▶ [Texto fornecido]
┏━━
Fim dos cursos totalmente online? Entenda novas exigências do MEC para graduação EAD
Objetivo é elevar qualidade da formação acadêmica e garantir maior controle sobre oferta dos cursos pelas instituições de ensino
Divulgação/Faculdade Baiana de Direito
O Ministério da Educação (MEC) publicou, nesta última segunda-feira (19), um novo marco regulatório para a educação a distância (EaD) no ensino superior, com o objetivo de elevar a qualidade da formação acadêmica e garantir maior controle sobre a oferta dos cursos pelas instituições de ensino. A mudança impede, por exemplo, que cursos de graduação sejam ofertados 100% no formato remoto, mesmo os tecnólogos.
Segundo o governo federal, as novas regras foram construídas após meses de diálogo com gestores educacionais, especialistas, conselhos profissionais e representantes de universidades públicas e privadas. As mudanças constam de um decreto presidencial e da portaria nº 378 do MEC, publicados no Diário Oficial da União.
Cursos de graduação terão que ter carga presencial mínima
Pelas novas regras, nenhum curso de bacharelado, licenciatura ou tecnologia poderá ser totalmente a distância. O MEC criou três categorias de curso, com exigências específicas:
- Presenciais: exigem no mínimo 70% da carga horária com atividades presenciais, como aulas com professores, laboratórios físicos e estágios;
- EaD: exigem ao menos 10% da carga horária em atividades presenciais e 10% em atividades síncronas mediadas (ao vivo com docente);
- Semipresenciais (híbridos): devem ter obrigatoriamente 30% da carga em atividades presenciais e no mínimo 20% em atividades síncronas mediadas.
MEC proíbe EaD para medicina e impõe limite para outras áreas
A nova política veta totalmente a oferta de cursos de medicina a distância. Segundo o MEC, esse tipo de formação exige atividades práticas constantes, como laboratórios e estágios supervisionados, inviáveis no modelo remoto. A portaria proíbe qualquer percentual EaD nesses cursos.
Outros cursos, como direito, odontologia, enfermagem e psicologia, poderão ter no máximo 30% da carga horária a distância, e ainda assim com exigências presenciais obrigatórias. O MEC justificou a medida como necessária para manter a qualidade da formação em áreas que demandam prática intensiva.
Cursos de licenciatura e saúde também não poderão ser totalmente online
A regulamentação também restringe o modelo 100% EaD para cursos de licenciatura e áreas da saúde, bem-estar e engenharias. Esses cursos só poderão ser ofertados nos formatos presencial ou semipresencial, com base nas exigências mínimas do novo marco legal.
Entre os cursos afetados estão educação física, fisioterapia, farmácia, nutrição, biomedicina, fonoaudiologia, medicina veterinária, engenharia civil, entre outros. A medida vale para graduações nas áreas de educação, ciências naturais, matemática, estatística, saúde, produção, construção e agricultura.
┗━━
Transcreva literalmente o trecho do texto sobre as novas regras do MEC para a graduação EaD, começando em "Cursos de licenciatura e saúde" e seguindo até "construção e agricultura.".

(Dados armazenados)
┏━━
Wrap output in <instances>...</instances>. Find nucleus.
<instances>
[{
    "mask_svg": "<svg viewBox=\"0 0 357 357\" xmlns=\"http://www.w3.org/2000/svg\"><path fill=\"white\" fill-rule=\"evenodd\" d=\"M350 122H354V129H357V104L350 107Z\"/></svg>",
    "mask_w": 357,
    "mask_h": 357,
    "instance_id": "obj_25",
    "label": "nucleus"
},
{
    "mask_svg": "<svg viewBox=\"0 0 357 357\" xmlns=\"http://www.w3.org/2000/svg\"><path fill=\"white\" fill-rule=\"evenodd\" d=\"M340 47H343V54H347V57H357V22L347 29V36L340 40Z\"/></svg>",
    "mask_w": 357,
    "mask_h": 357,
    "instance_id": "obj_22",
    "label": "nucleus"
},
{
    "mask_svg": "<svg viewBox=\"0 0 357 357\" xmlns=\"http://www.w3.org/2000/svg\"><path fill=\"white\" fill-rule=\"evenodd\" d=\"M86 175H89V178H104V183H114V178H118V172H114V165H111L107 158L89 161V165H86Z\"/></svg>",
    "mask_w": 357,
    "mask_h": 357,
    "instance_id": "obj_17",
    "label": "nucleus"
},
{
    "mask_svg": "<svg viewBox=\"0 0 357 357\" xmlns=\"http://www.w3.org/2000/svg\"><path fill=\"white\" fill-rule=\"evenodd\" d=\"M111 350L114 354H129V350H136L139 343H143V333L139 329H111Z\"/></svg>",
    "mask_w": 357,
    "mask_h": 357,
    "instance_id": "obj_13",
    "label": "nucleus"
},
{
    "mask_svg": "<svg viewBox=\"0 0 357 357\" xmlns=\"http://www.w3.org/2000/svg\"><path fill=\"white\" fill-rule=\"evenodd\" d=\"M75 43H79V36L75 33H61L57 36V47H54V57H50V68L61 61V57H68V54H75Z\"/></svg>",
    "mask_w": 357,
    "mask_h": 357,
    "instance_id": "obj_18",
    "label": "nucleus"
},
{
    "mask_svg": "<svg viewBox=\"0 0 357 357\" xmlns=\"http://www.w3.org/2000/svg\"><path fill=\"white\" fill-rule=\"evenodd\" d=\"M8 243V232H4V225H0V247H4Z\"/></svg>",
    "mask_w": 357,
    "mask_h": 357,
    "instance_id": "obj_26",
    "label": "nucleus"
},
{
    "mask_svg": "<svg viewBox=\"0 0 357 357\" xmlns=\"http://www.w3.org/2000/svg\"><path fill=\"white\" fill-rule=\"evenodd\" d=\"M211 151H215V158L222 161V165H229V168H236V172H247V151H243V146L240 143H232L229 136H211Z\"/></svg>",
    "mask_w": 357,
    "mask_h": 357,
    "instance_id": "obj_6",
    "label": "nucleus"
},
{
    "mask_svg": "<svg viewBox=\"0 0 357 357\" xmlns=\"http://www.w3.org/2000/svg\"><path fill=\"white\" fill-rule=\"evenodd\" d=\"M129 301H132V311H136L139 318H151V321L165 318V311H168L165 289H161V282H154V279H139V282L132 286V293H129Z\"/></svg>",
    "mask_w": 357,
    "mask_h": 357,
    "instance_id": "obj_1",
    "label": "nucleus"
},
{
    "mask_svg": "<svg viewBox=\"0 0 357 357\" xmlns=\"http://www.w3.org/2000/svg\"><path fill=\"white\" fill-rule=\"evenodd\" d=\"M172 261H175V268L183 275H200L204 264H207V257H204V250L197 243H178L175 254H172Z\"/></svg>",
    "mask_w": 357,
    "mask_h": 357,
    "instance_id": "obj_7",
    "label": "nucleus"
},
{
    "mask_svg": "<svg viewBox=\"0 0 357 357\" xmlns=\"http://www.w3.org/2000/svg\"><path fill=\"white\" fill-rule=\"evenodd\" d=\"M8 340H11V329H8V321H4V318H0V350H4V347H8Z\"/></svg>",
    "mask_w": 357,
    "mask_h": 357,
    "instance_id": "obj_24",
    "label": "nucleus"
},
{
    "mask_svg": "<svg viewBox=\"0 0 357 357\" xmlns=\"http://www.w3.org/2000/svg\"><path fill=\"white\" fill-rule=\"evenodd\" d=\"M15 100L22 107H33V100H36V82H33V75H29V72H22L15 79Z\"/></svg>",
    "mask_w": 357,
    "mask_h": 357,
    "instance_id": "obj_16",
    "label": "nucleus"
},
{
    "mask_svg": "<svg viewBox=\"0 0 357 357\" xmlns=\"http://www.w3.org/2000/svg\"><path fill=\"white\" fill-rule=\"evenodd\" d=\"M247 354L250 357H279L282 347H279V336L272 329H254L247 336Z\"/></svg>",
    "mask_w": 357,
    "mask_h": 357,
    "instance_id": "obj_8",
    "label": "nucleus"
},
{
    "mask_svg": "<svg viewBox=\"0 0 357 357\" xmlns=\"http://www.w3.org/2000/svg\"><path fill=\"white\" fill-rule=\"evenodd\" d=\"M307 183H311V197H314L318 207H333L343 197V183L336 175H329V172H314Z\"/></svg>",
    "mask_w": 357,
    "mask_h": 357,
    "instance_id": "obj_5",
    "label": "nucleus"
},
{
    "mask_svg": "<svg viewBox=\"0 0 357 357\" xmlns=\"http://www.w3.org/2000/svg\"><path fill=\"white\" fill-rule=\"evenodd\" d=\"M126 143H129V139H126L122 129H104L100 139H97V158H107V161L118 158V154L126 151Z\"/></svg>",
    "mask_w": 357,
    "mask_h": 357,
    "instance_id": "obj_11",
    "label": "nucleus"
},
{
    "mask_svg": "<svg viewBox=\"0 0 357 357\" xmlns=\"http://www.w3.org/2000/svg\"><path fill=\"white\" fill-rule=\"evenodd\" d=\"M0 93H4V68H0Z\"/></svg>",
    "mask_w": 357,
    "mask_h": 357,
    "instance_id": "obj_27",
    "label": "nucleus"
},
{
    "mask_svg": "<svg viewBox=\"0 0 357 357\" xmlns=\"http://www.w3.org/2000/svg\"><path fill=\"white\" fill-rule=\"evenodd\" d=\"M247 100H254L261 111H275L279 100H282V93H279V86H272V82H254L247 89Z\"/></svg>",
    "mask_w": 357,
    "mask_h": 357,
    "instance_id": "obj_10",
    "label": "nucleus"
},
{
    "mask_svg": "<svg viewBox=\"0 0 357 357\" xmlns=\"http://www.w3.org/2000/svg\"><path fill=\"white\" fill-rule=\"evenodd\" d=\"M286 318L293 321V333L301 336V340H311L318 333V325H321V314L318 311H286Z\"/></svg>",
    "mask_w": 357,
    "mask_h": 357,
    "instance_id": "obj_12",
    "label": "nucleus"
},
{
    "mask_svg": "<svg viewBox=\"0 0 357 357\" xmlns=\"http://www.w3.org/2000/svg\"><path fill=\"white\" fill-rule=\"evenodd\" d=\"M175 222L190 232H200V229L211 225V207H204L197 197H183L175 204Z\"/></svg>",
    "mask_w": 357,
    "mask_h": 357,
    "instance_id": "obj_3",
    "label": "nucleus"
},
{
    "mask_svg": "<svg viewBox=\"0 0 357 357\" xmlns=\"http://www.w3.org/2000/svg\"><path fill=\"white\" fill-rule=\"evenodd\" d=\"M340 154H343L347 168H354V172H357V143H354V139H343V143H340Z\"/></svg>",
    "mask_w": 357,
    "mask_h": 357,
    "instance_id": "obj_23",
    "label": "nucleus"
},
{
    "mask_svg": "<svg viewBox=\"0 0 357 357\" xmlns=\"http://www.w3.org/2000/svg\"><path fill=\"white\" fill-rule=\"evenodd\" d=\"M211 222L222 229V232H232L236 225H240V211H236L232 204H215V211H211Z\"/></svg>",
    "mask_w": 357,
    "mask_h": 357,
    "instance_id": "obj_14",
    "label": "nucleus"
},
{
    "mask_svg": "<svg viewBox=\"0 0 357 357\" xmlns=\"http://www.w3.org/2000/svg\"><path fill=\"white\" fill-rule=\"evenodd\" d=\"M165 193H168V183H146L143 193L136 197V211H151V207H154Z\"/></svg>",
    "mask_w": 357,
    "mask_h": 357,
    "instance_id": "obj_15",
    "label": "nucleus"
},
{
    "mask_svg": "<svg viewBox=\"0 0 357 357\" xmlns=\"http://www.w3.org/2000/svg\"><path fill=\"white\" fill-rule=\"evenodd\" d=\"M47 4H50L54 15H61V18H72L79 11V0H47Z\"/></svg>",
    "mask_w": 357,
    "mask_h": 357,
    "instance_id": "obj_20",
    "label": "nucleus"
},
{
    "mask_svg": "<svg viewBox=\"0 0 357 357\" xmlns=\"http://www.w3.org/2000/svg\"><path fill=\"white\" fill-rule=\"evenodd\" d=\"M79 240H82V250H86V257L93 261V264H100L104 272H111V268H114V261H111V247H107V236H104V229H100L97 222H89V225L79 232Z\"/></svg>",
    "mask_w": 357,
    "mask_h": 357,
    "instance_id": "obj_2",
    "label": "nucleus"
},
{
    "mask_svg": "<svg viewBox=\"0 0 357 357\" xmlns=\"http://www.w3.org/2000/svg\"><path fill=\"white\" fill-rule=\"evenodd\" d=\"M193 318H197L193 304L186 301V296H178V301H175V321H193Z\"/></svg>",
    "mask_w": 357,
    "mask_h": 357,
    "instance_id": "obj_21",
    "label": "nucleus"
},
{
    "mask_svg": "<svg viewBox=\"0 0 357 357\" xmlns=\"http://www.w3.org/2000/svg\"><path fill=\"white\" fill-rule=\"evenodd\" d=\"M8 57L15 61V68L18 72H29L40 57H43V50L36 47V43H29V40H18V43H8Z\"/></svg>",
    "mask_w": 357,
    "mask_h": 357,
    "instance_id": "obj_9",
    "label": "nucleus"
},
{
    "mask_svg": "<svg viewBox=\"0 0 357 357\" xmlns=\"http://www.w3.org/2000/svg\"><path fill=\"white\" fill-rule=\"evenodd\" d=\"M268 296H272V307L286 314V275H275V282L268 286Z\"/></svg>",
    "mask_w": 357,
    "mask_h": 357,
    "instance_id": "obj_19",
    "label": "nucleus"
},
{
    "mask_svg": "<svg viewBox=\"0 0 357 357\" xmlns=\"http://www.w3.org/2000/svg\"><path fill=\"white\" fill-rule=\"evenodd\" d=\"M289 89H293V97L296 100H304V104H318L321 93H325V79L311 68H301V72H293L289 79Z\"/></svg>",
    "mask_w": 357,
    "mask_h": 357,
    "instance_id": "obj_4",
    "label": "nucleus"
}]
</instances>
┗━━
▶ [Resolução]
Cursos de licenciatura e saúde também não poderão ser totalmente online
A regulamentação também restringe o modelo 100% EaD para cursos de licenciatura e áreas da saúde, bem-estar e engenharias. Esses cursos só poderão ser ofertados nos formatos presencial ou semipresencial, com base nas exigências mínimas do novo marco legal.
Entre os cursos afetados estão educação física, fisioterapia, farmácia, nutrição, biomedicina, fonoaudiologia, medicina veterinária, engenharia civil, entre outros. A medida vale para graduações nas áreas de educação, ciências naturais, matemática, estatística, saúde, produção, construção e agricultura.